What is required: Starting from the line containing "Computador com formulário de pesquisa online", give again every line through the end of the entries, word for word. Pictures stay out of the copy.
++++ Extracted information
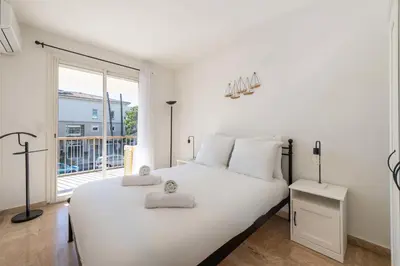 Un ou plusieurs lits dans un hébergement de l'établissement 3P Terrasse Proche Cannes Centre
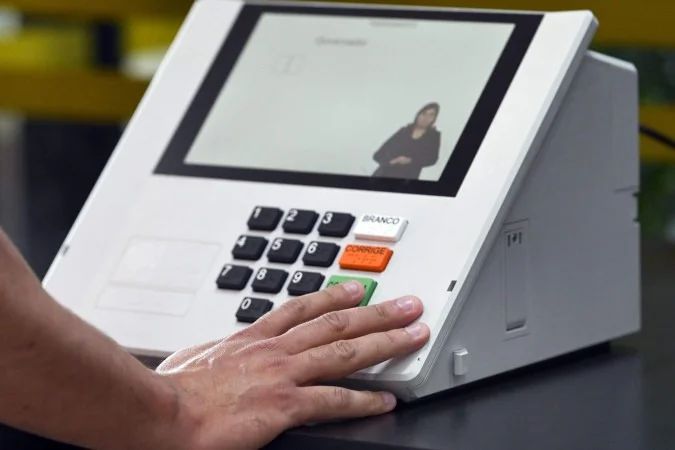 Computador com formulário de pesquisa online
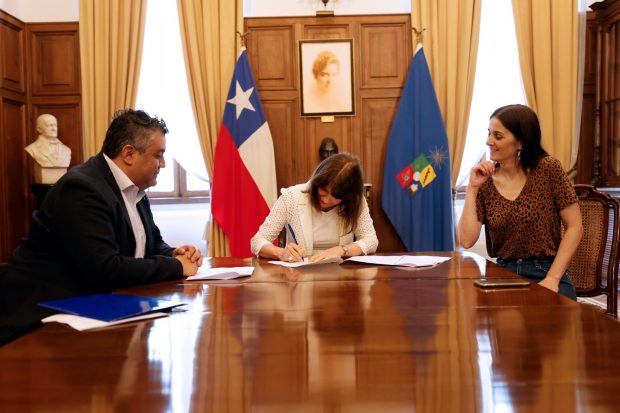 Firma de Convenio entre CEINA y Radio Universidad de Chile
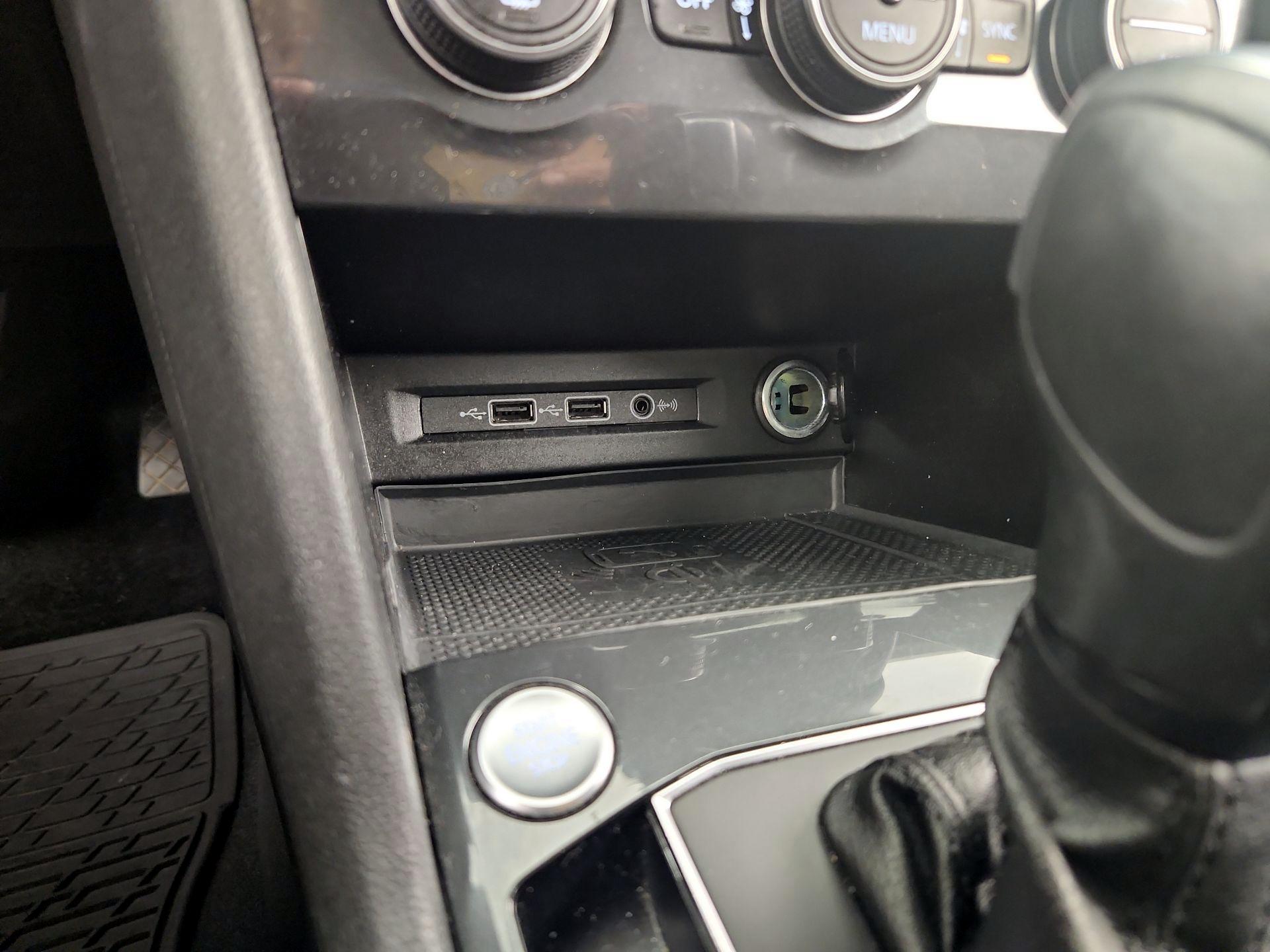 Thumbnail: 2020 Volkswagen Tiguan - 18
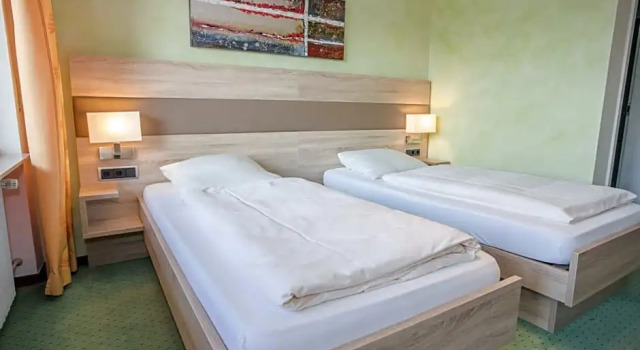Hotel Landgasthof Kramer, Varaa Hotelli Eichenzell 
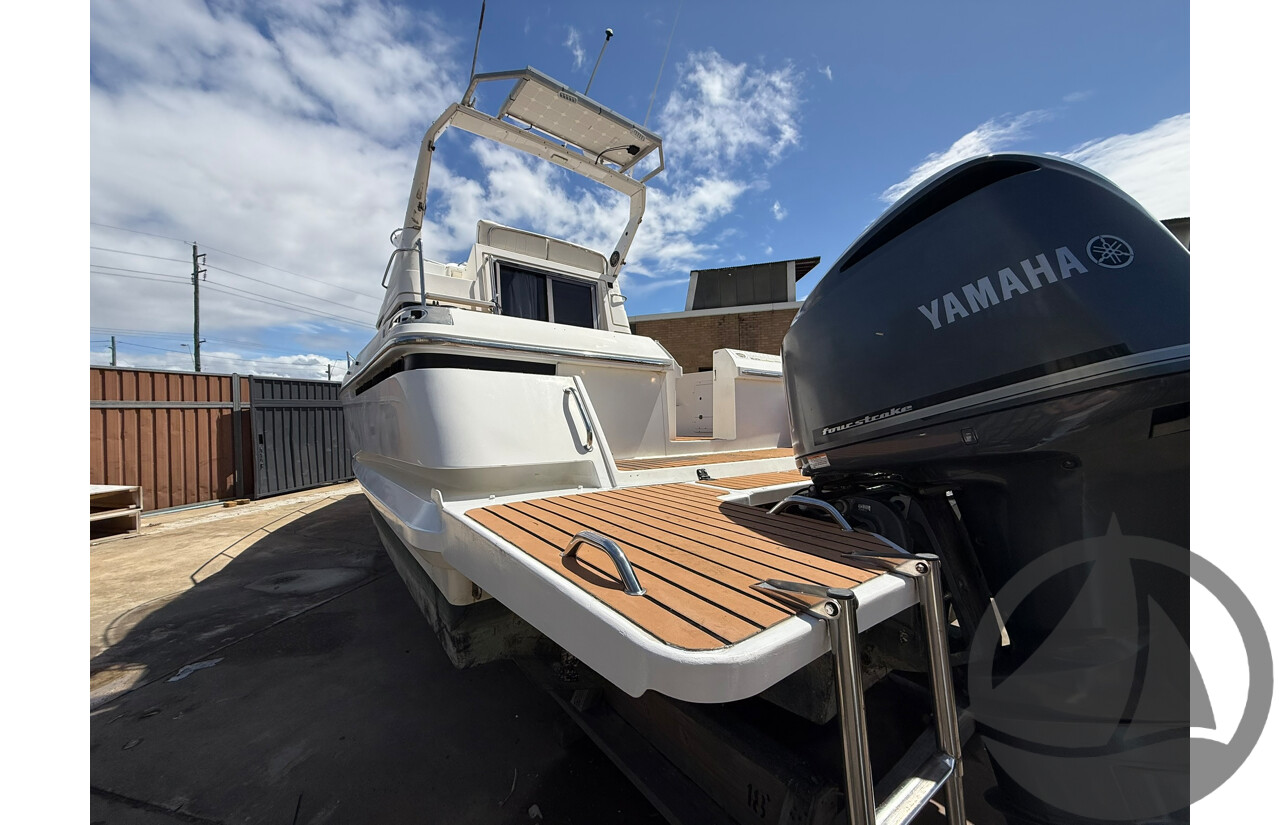 NO RESERVE | 1997 Fastlane 30 Flybridge, Twin Yamaha 300HP Four-Stroke Outboards
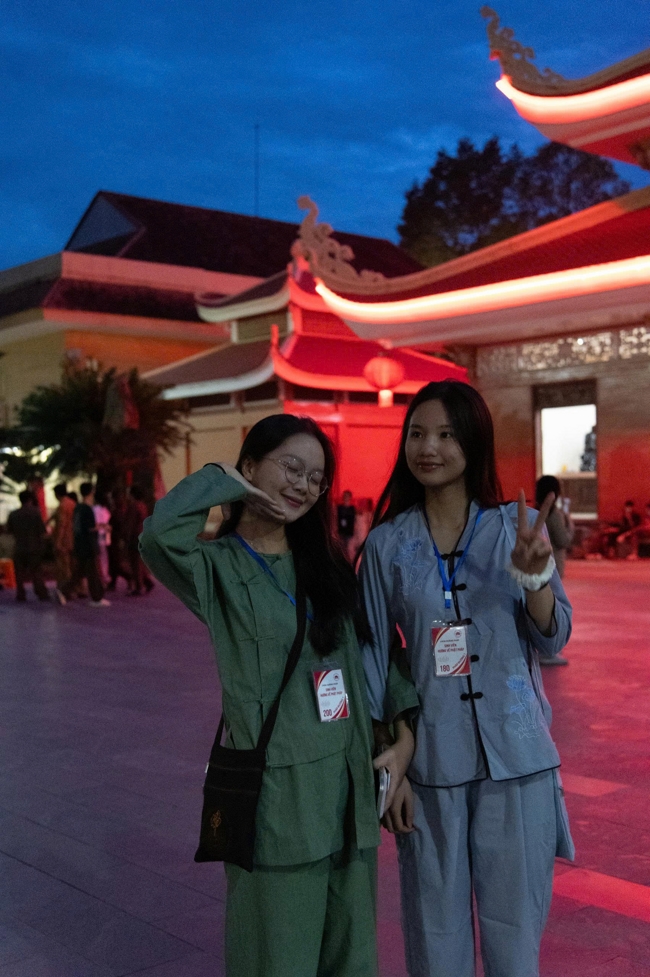 Chương trình “Lá Thư Gửi Thầy” trước thềm Khoá tu sinh viên hướng về Phật pháp.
++++++++
Output below:
 Computador com formulário de pesquisa online
 Firma de Convenio entre CEINA y Radio Universidad de Chile
 Thumbnail: 2020 Volkswagen Tiguan - 18
Hotel Landgasthof Kramer, Varaa Hotelli Eichenzell 
 NO RESERVE | 1997 Fastlane 30 Flybridge, Twin Yamaha 300HP Four-Stroke Outboards
 Chương trình “Lá Thư Gửi Thầy” trước thềm Khoá tu sinh viên hướng về Phật pháp.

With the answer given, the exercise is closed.